Many people find economic growth and opportunity to be an ambiguous goal that it cannot be broadly shared or sustainable. But I believe we do know how to make them grow our real challenge is to make them grow in an inclusive and sustainable way.

That is why we are here today to discuss on Mortgage Lending in Indian Country: to celebrate 20 years of foundational investments and lay the framework for Future Pathways to Homeownership.

With this convening, the Center for Indian Country Development launches its three-year Native Homeownership initiative, where we will examine the multimodal networks of markets, financing, processes, and delivery of homeownership programs, support the best strategies to ensure access to capital and scale a sustainable housing market in Indian Country, and encourage inclusive economic growth and empowerment.

Some of you have asked, why should I attend this particular event?
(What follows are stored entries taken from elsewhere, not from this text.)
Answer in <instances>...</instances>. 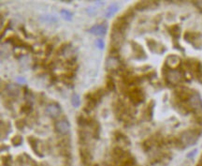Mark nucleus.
<instances>
[{
	"mask_svg": "<svg viewBox=\"0 0 202 166\" xmlns=\"http://www.w3.org/2000/svg\"><path fill=\"white\" fill-rule=\"evenodd\" d=\"M16 126H17V128H19V129H23L24 126V123L23 122V121H17Z\"/></svg>",
	"mask_w": 202,
	"mask_h": 166,
	"instance_id": "nucleus-19",
	"label": "nucleus"
},
{
	"mask_svg": "<svg viewBox=\"0 0 202 166\" xmlns=\"http://www.w3.org/2000/svg\"><path fill=\"white\" fill-rule=\"evenodd\" d=\"M71 104L73 105V107L78 108L81 104V100H80V96L78 94H73L71 96Z\"/></svg>",
	"mask_w": 202,
	"mask_h": 166,
	"instance_id": "nucleus-13",
	"label": "nucleus"
},
{
	"mask_svg": "<svg viewBox=\"0 0 202 166\" xmlns=\"http://www.w3.org/2000/svg\"><path fill=\"white\" fill-rule=\"evenodd\" d=\"M181 73L178 69H169L167 73V81L171 85H178L181 81Z\"/></svg>",
	"mask_w": 202,
	"mask_h": 166,
	"instance_id": "nucleus-3",
	"label": "nucleus"
},
{
	"mask_svg": "<svg viewBox=\"0 0 202 166\" xmlns=\"http://www.w3.org/2000/svg\"><path fill=\"white\" fill-rule=\"evenodd\" d=\"M46 114L51 117H57L61 114V107L56 104V103H51L46 107V110H45Z\"/></svg>",
	"mask_w": 202,
	"mask_h": 166,
	"instance_id": "nucleus-6",
	"label": "nucleus"
},
{
	"mask_svg": "<svg viewBox=\"0 0 202 166\" xmlns=\"http://www.w3.org/2000/svg\"><path fill=\"white\" fill-rule=\"evenodd\" d=\"M117 10H118V6H117L116 4H112V5H110L109 7L108 8V10H107V11H106V13H105V16L106 17H112V16H113L116 12H117Z\"/></svg>",
	"mask_w": 202,
	"mask_h": 166,
	"instance_id": "nucleus-12",
	"label": "nucleus"
},
{
	"mask_svg": "<svg viewBox=\"0 0 202 166\" xmlns=\"http://www.w3.org/2000/svg\"><path fill=\"white\" fill-rule=\"evenodd\" d=\"M55 130L61 135H67L69 132L70 126L67 120H59L55 123Z\"/></svg>",
	"mask_w": 202,
	"mask_h": 166,
	"instance_id": "nucleus-4",
	"label": "nucleus"
},
{
	"mask_svg": "<svg viewBox=\"0 0 202 166\" xmlns=\"http://www.w3.org/2000/svg\"><path fill=\"white\" fill-rule=\"evenodd\" d=\"M51 50H53V47H51V45H50V46H48L47 47V50H46V54L48 55V52H49V55L51 53Z\"/></svg>",
	"mask_w": 202,
	"mask_h": 166,
	"instance_id": "nucleus-22",
	"label": "nucleus"
},
{
	"mask_svg": "<svg viewBox=\"0 0 202 166\" xmlns=\"http://www.w3.org/2000/svg\"><path fill=\"white\" fill-rule=\"evenodd\" d=\"M107 25L105 24H99L94 25L88 31L91 34H94L95 36H104L107 33Z\"/></svg>",
	"mask_w": 202,
	"mask_h": 166,
	"instance_id": "nucleus-7",
	"label": "nucleus"
},
{
	"mask_svg": "<svg viewBox=\"0 0 202 166\" xmlns=\"http://www.w3.org/2000/svg\"><path fill=\"white\" fill-rule=\"evenodd\" d=\"M40 21L46 22L49 24H54V23L57 22V19L54 16H51V15H43L40 17Z\"/></svg>",
	"mask_w": 202,
	"mask_h": 166,
	"instance_id": "nucleus-14",
	"label": "nucleus"
},
{
	"mask_svg": "<svg viewBox=\"0 0 202 166\" xmlns=\"http://www.w3.org/2000/svg\"><path fill=\"white\" fill-rule=\"evenodd\" d=\"M195 5L200 10H202V1H195Z\"/></svg>",
	"mask_w": 202,
	"mask_h": 166,
	"instance_id": "nucleus-21",
	"label": "nucleus"
},
{
	"mask_svg": "<svg viewBox=\"0 0 202 166\" xmlns=\"http://www.w3.org/2000/svg\"><path fill=\"white\" fill-rule=\"evenodd\" d=\"M187 104L190 109L195 112H199L202 110V100L198 93H193L187 100Z\"/></svg>",
	"mask_w": 202,
	"mask_h": 166,
	"instance_id": "nucleus-2",
	"label": "nucleus"
},
{
	"mask_svg": "<svg viewBox=\"0 0 202 166\" xmlns=\"http://www.w3.org/2000/svg\"><path fill=\"white\" fill-rule=\"evenodd\" d=\"M11 142L14 145H21L22 143H23V138H22V136H19V135L14 136Z\"/></svg>",
	"mask_w": 202,
	"mask_h": 166,
	"instance_id": "nucleus-17",
	"label": "nucleus"
},
{
	"mask_svg": "<svg viewBox=\"0 0 202 166\" xmlns=\"http://www.w3.org/2000/svg\"><path fill=\"white\" fill-rule=\"evenodd\" d=\"M198 139V134L193 130H187L184 131L180 136V143L184 148L194 145Z\"/></svg>",
	"mask_w": 202,
	"mask_h": 166,
	"instance_id": "nucleus-1",
	"label": "nucleus"
},
{
	"mask_svg": "<svg viewBox=\"0 0 202 166\" xmlns=\"http://www.w3.org/2000/svg\"><path fill=\"white\" fill-rule=\"evenodd\" d=\"M181 62V59L178 55H170L167 57V65L171 69H174L176 67H177Z\"/></svg>",
	"mask_w": 202,
	"mask_h": 166,
	"instance_id": "nucleus-10",
	"label": "nucleus"
},
{
	"mask_svg": "<svg viewBox=\"0 0 202 166\" xmlns=\"http://www.w3.org/2000/svg\"><path fill=\"white\" fill-rule=\"evenodd\" d=\"M130 100L134 103V104H140L144 100V94L142 93V91L139 90V89H136V90L131 91L129 95Z\"/></svg>",
	"mask_w": 202,
	"mask_h": 166,
	"instance_id": "nucleus-8",
	"label": "nucleus"
},
{
	"mask_svg": "<svg viewBox=\"0 0 202 166\" xmlns=\"http://www.w3.org/2000/svg\"><path fill=\"white\" fill-rule=\"evenodd\" d=\"M106 84H107V88H108L109 91H113L115 89V82L112 77H110V76H108Z\"/></svg>",
	"mask_w": 202,
	"mask_h": 166,
	"instance_id": "nucleus-15",
	"label": "nucleus"
},
{
	"mask_svg": "<svg viewBox=\"0 0 202 166\" xmlns=\"http://www.w3.org/2000/svg\"><path fill=\"white\" fill-rule=\"evenodd\" d=\"M197 152H198V150H197V149H195V150H193L191 153H189V154L187 155V157H188V158H194L195 155L197 154Z\"/></svg>",
	"mask_w": 202,
	"mask_h": 166,
	"instance_id": "nucleus-20",
	"label": "nucleus"
},
{
	"mask_svg": "<svg viewBox=\"0 0 202 166\" xmlns=\"http://www.w3.org/2000/svg\"><path fill=\"white\" fill-rule=\"evenodd\" d=\"M81 157L83 162H85L86 164H88L91 162V159H92V156H91L90 152L88 149L86 148H82L81 149Z\"/></svg>",
	"mask_w": 202,
	"mask_h": 166,
	"instance_id": "nucleus-11",
	"label": "nucleus"
},
{
	"mask_svg": "<svg viewBox=\"0 0 202 166\" xmlns=\"http://www.w3.org/2000/svg\"><path fill=\"white\" fill-rule=\"evenodd\" d=\"M17 81L19 82V83H22V84H24L25 82V79H23V78H21V77H19V78H17Z\"/></svg>",
	"mask_w": 202,
	"mask_h": 166,
	"instance_id": "nucleus-23",
	"label": "nucleus"
},
{
	"mask_svg": "<svg viewBox=\"0 0 202 166\" xmlns=\"http://www.w3.org/2000/svg\"><path fill=\"white\" fill-rule=\"evenodd\" d=\"M61 15L63 16V18L67 21H71V17H72V14L67 10H61Z\"/></svg>",
	"mask_w": 202,
	"mask_h": 166,
	"instance_id": "nucleus-16",
	"label": "nucleus"
},
{
	"mask_svg": "<svg viewBox=\"0 0 202 166\" xmlns=\"http://www.w3.org/2000/svg\"><path fill=\"white\" fill-rule=\"evenodd\" d=\"M95 45H96V47L98 48V49H103L104 46H105V43H104L103 40H101V39H97V40L95 41Z\"/></svg>",
	"mask_w": 202,
	"mask_h": 166,
	"instance_id": "nucleus-18",
	"label": "nucleus"
},
{
	"mask_svg": "<svg viewBox=\"0 0 202 166\" xmlns=\"http://www.w3.org/2000/svg\"><path fill=\"white\" fill-rule=\"evenodd\" d=\"M121 66V62L118 59V57L114 55L109 56L106 60V68L109 71H117Z\"/></svg>",
	"mask_w": 202,
	"mask_h": 166,
	"instance_id": "nucleus-5",
	"label": "nucleus"
},
{
	"mask_svg": "<svg viewBox=\"0 0 202 166\" xmlns=\"http://www.w3.org/2000/svg\"><path fill=\"white\" fill-rule=\"evenodd\" d=\"M5 91L7 92V94L10 96V97L15 98L20 95V87L15 84H10L6 86Z\"/></svg>",
	"mask_w": 202,
	"mask_h": 166,
	"instance_id": "nucleus-9",
	"label": "nucleus"
}]
</instances>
We heard the timing was inconvenient – to be sure, we’re all very busy and terribly overcommitted.

But when the perfect team comes together around an issue of vital importance, there’s no time like now to seize the opportunity to put our heads together and lean in hard.

Our dream team of homeownership advocates are: Steve Barbier of NeighborWorks America, Jim Nordland, Alaska State Director for USDA Rural Development, Craig Nolte, my colleague at the San Francisco Federal Reserve Bank, Bob Gauthier, a legend in the field of homeownership in Indian Country, Joanna Donohoe, a principal in the consulting firm Seven Sisters who’s deeply involved in the South Dakota Native Homeownership Coalition, and Diana Holshue, the extraordinary Outreach director at the Helena Branch of the Minneapolis Fed.
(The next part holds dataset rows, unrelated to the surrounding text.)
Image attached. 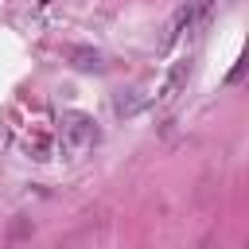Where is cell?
Returning a JSON list of instances; mask_svg holds the SVG:
<instances>
[{
    "mask_svg": "<svg viewBox=\"0 0 249 249\" xmlns=\"http://www.w3.org/2000/svg\"><path fill=\"white\" fill-rule=\"evenodd\" d=\"M187 78H191V62L183 58V62H175V66L167 70V78H163V86H160V97H156V101H160V105H171V101L187 89Z\"/></svg>",
    "mask_w": 249,
    "mask_h": 249,
    "instance_id": "obj_2",
    "label": "cell"
},
{
    "mask_svg": "<svg viewBox=\"0 0 249 249\" xmlns=\"http://www.w3.org/2000/svg\"><path fill=\"white\" fill-rule=\"evenodd\" d=\"M58 140H62V152H66V156H82L86 148L97 144V124H93V117H86V113H66V117H62V128H58Z\"/></svg>",
    "mask_w": 249,
    "mask_h": 249,
    "instance_id": "obj_1",
    "label": "cell"
},
{
    "mask_svg": "<svg viewBox=\"0 0 249 249\" xmlns=\"http://www.w3.org/2000/svg\"><path fill=\"white\" fill-rule=\"evenodd\" d=\"M39 4H51V0H39Z\"/></svg>",
    "mask_w": 249,
    "mask_h": 249,
    "instance_id": "obj_4",
    "label": "cell"
},
{
    "mask_svg": "<svg viewBox=\"0 0 249 249\" xmlns=\"http://www.w3.org/2000/svg\"><path fill=\"white\" fill-rule=\"evenodd\" d=\"M66 58H70L78 70H101V54H97L93 47H70Z\"/></svg>",
    "mask_w": 249,
    "mask_h": 249,
    "instance_id": "obj_3",
    "label": "cell"
}]
</instances>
We also heard that this was a “tired” issue and already had been thoroughly covered. It is true that housing in Indian Country has been front and center of many meetings – at the annual NAIHC conference in May and in regional meetings such as the recent HUD Great Plains meeting in Bismarck. Those conversations tend to focus on tribal programs that provide subsidized rental housing.

This convening is very different. For the next day and a half, we will examine Indian Country through the lens of homeownership with the goals of capitalizing on community assets, improving access to mortgage capital, and building stronger economies.

Finally, we heard, why me? You have been invited to participate in this inaugural convening of the Center for Indian Country Development because each of you is a Solution Finder.

A Solution Finder believes that the most powerful ideas often come from the most unexpected places – the hidden genius of your colleagues and the collective brilliance that results from collaboration.

For quite some time, the Federal Reserve Bank has seen the incredible power of convenings to create shared dialogue, spur debates about pathways to impact, and catalyze groundbreaking ideas. Learning from this practice, I seized the opportunity to harness the collective intelligence of thought leaders and change agents such as each of you, to join us in the quest for homeownership in Indian Country.

Why this is important? Few of Indian Country’s financial and institutional challenges today are new. There is nothing new about persistent poverty or woefully inadequate funding to support essential services such as housing, education, healthcare, and public safety.

What is new is our ability to see and understand how the problems connect. We have become more sophisticated in the use of data and more willing to tackle problems systematically and holistically.

We also will enter the conversation asking different questions – questions about using tribal self-determination to create opportunities for a more inclusive and expansive reservation economy, about how we channel economic growth into a market driven by demand and supply, and how we scale that market through process efficiencies and fluid capital. I want to use these data and systems technologies to scale new ideas and tackle old problems.

This work cannot be done in isolation and it may take a few years to accomplish. Thus, we need a powerful collective effort to make headway against the complex challenges of establishing a stable, consistent housing market for our native people.

So on behalf of the planning team, thank you for making the commitment to being here today and to supporting this incredibly important work.